To some people it is important to stay in contact with friends from their past. To others it is important to spend time with friends that you have now. In Raymond Carver’s “What we talk about when we talk about Love” a group of friends gather together for light conversation and partake in rounds of alcohol shots. In Nathan Englander’s “What we talk about when we talk about Anne Frank” a married couple has friends from their childhood visit. While catching up they begin smoking weed. In both stories friends come together and partake in drug or alcohol consumption which helps them to have deeper conversations that they may not normally have had under other circumstances. In both stories you see where two sets of couples come together and in both the couples are polar opposites. The plots are similar and the stories contain similar characters, narrators, and settings.
The plots to both Carver and Englander’s stories are extremely similar. In “What we talk about when we talk about love” a group of friends gather together and drink gin and tonic. The couples begin having a discussion about love and what they think it is. This part reveals a lot about the characters and their qualities based on their ideas of love. The narrator and his wife seem to believe they know what love is “for them” (135) while their friends bicker and argue over what love actually is by definition. Eventually, as the group drinks more, they go deeper into the conversation about love until it takes a dark turn. In “What we talk about when we talk about Anne Frank” Jewish childhood friends, along with their husbands, reunite after many years of being apart. While discussing their favorite past times and drinking alcohol they begin smoking marijuana. This leads to a conversation about the Holocaust and the different perspectives between the narrator and his wife, and their friends. As the group smokes the conversation becomes deeper until the narrator and his wife are offended by their guests because their friends do not believe that they are Jewish enough or raising their son in the correct Jewish way. Both of these stories have a similar plot and flow to them. The stories begin with friends gathering together and enjoying the company of one another, then the group consumes alcohol or marijuana, and they dive into deep conversation. At the end of each story the conversation makes a dramatic turn which is different than how the conversations began. In Carver’s story the conversation begins light and easy while they talk about love but as they drink more and the conversation progresses the conversation takes a dark turn when Mel reveals his inner most wishes for what he could do to his wife. Englander’s story however begins with the conversation having tremendous amounts of tension between the characters while discussing their personal views of what it means to be Jewish” As he continues in his story and the characters smoke more marijuana the conversation becomes extremely light and silly. These two stories carry a similar them that it is easier to talk to people about otherwise uncomfortable or “touchy topics” while under the influence of drugs or alcohol. Along with the plots of the stories they both share similar narrators, characters, and settings.

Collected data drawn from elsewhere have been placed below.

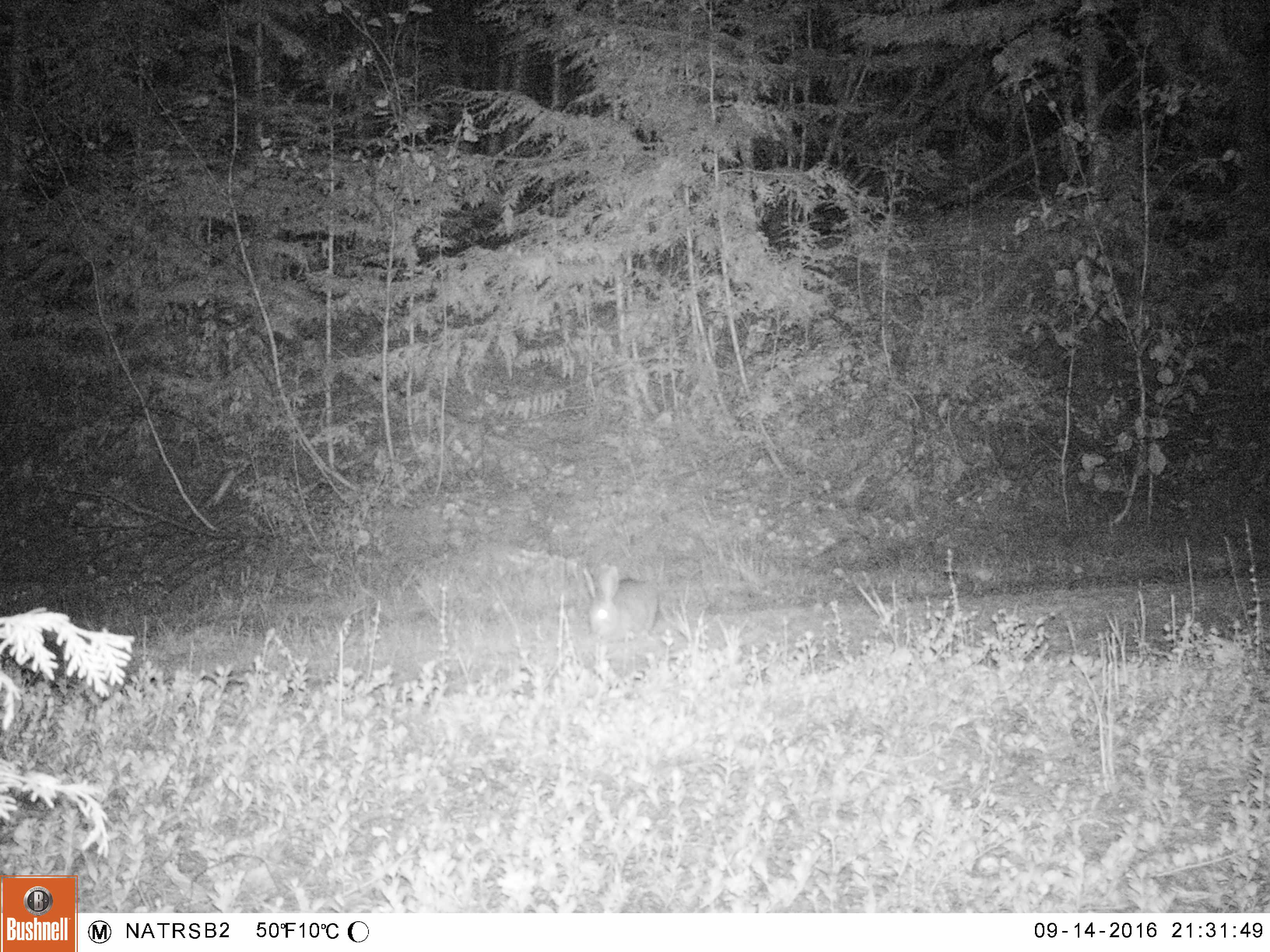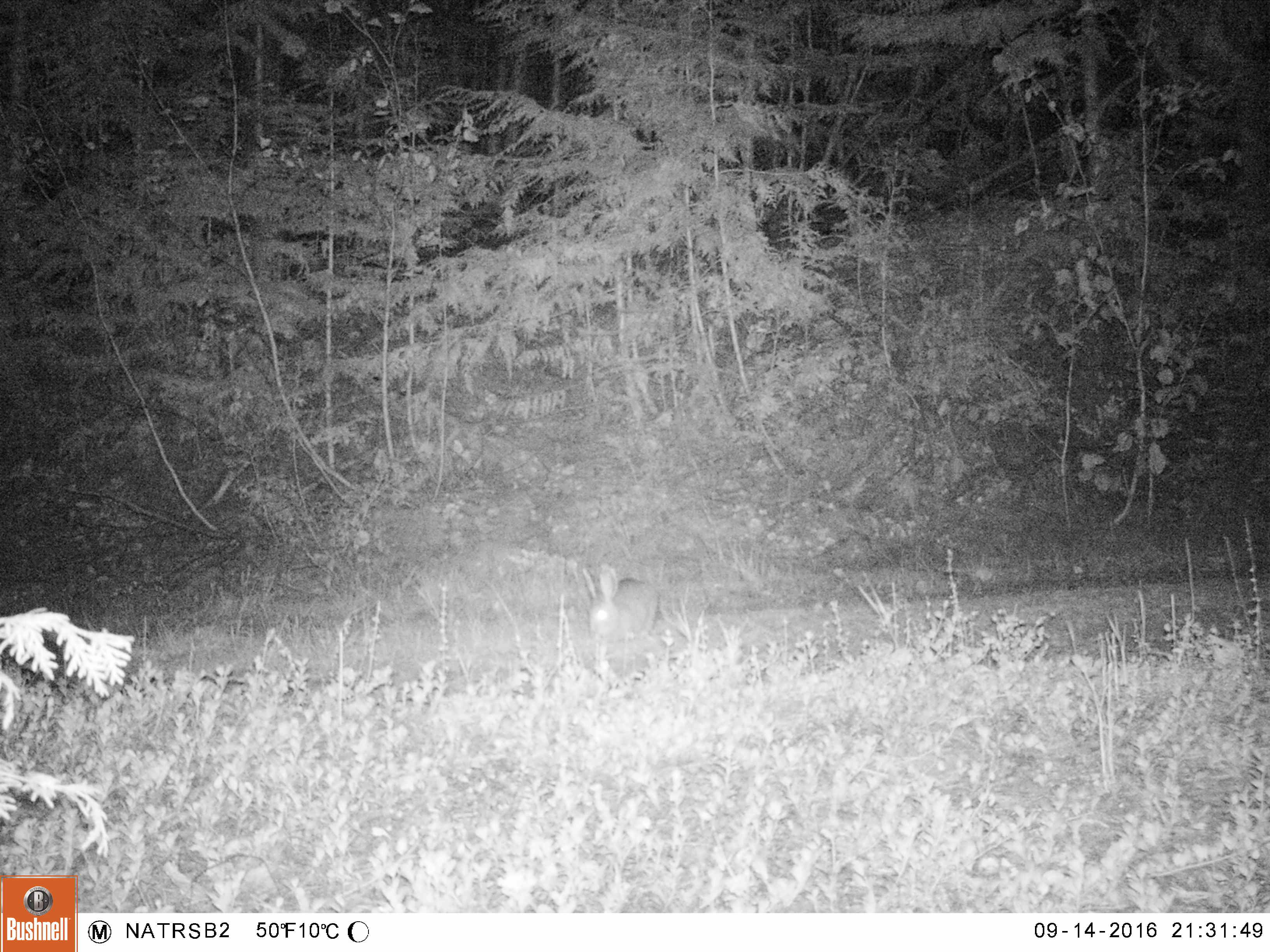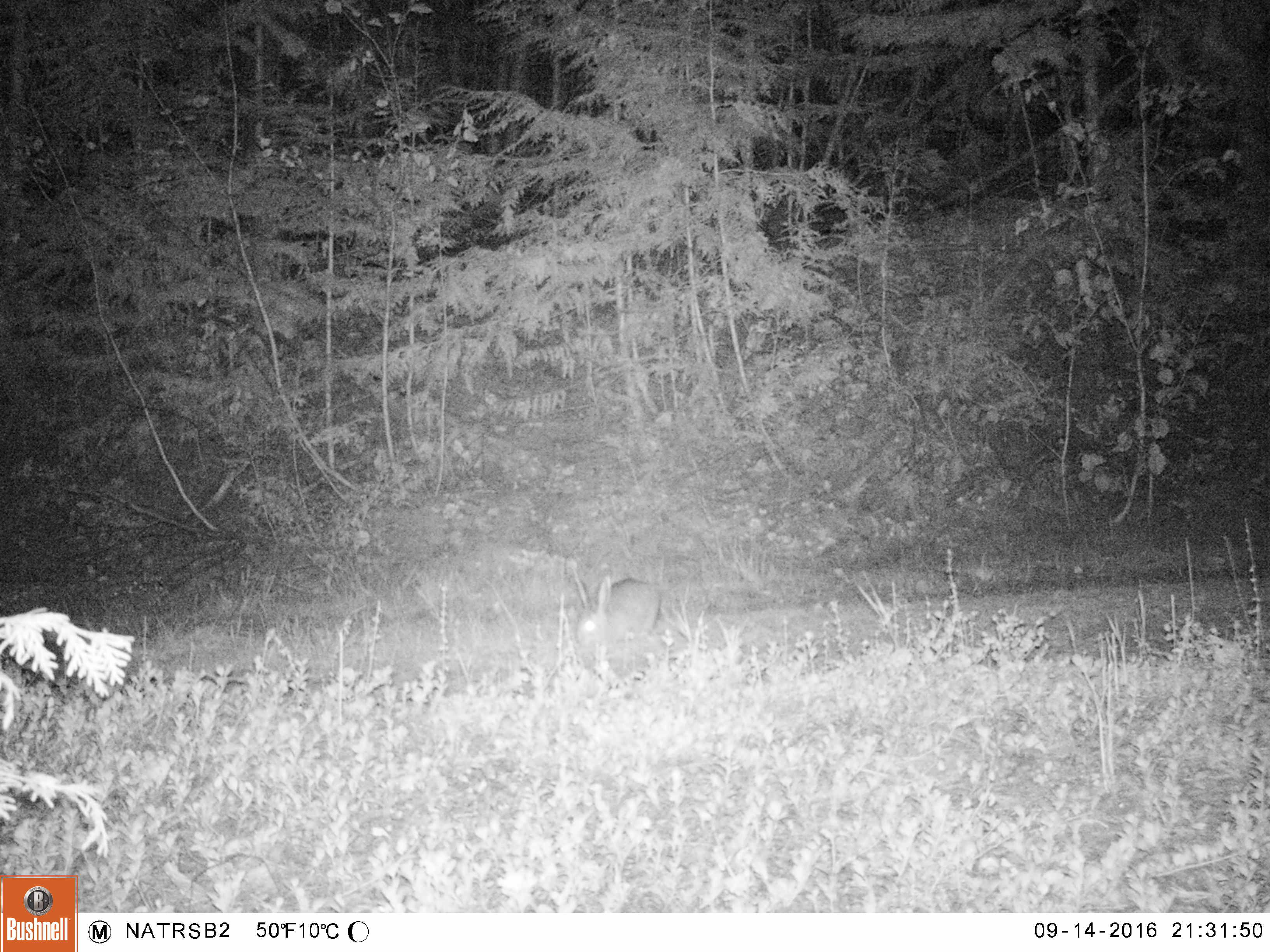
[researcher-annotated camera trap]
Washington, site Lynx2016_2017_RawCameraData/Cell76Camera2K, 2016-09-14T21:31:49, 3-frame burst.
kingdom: Animalia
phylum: Chordata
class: Mammalia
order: Lagomorpha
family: Leporidae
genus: Lepus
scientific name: Lepus americanus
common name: snowshoe hare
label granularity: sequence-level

Carver writes from the point of view of a man, Nick, spending an evening with his wife, Laura, his friend, Mel, and Mel’s second wife, Terri. The group all had their own ideas and voiced them when it seemed appropriate. The narrator is a quiet man compared to Mel and Terri. Nick mainly only speaks when spoken to and is not quick for opposition. He and his wife sit quietly while the other two bicker. Englander writes from the point of view of a man spending time with his wife, Debbie, her best friend from her childhood, Shoshana (Lauren), and her husband, Yerucham (Mark). The main thing that this group of friends has in common is that they are all Jewish although Shoshana and her husband, Yerucham, practice it more traditionally. The narrator in Englander’s story is not as quite as in Carver’s story and has no problem voicing his ideas and opposing Mark when they view matters differently. Both stories have two sets of couples that are polar opposites. In Carver’s story Mel and Terri do not agree on what love is and therefore begin to bicker and argue. Nick and Laura, however, have the same idea of what love is and they seem to have a solid and cute relationship which Terri describes “still being on their honeymoon” (135). In Englander’s story the narrator and his wife are Jewish while their friends are Hassidic. Their friends came from Jerusalem and they live a completely different lifestyle than the narrator does. The setting for each story was also very similar. In “What We Talk about When We Talk about Love” the group sit around the table at Mel’s house and this is where they stay for the entire story. In “What We Talk about When We Talk about Anne Frank” the group is in various places, but they are in the narrator’s home instead of in a friend’s home. Carver’s story takes place in Albuquerque, New Mexico and Englander’s story takes place in South Florida. Although the state in which these stories take place are polar opposites the general setting for which the stories take place are extremely similar. The similarities between the two could suggest that these two stories have a connection.
When Nathan Englander wrote “What We Talk about When We Talk about Anne Frank” in 2011 I believe that he used the same plot, type of characters, and setting for his story because of Raymond Carver’s “What We Talk about When We Talk about Love” that was published in 1981. Carver’s theme of being able to speak more openly while under the influence of mind-altering substances gives a great background for a story to seem light-hearted but really have a deeper meaning. These two stories share the same plots, themes, types of characters, and settings. Although they have different types of characters and they are not in the same immediate setting the two stories still share enough similarities that it can be concluded that Englander may have written his story after Carver’s.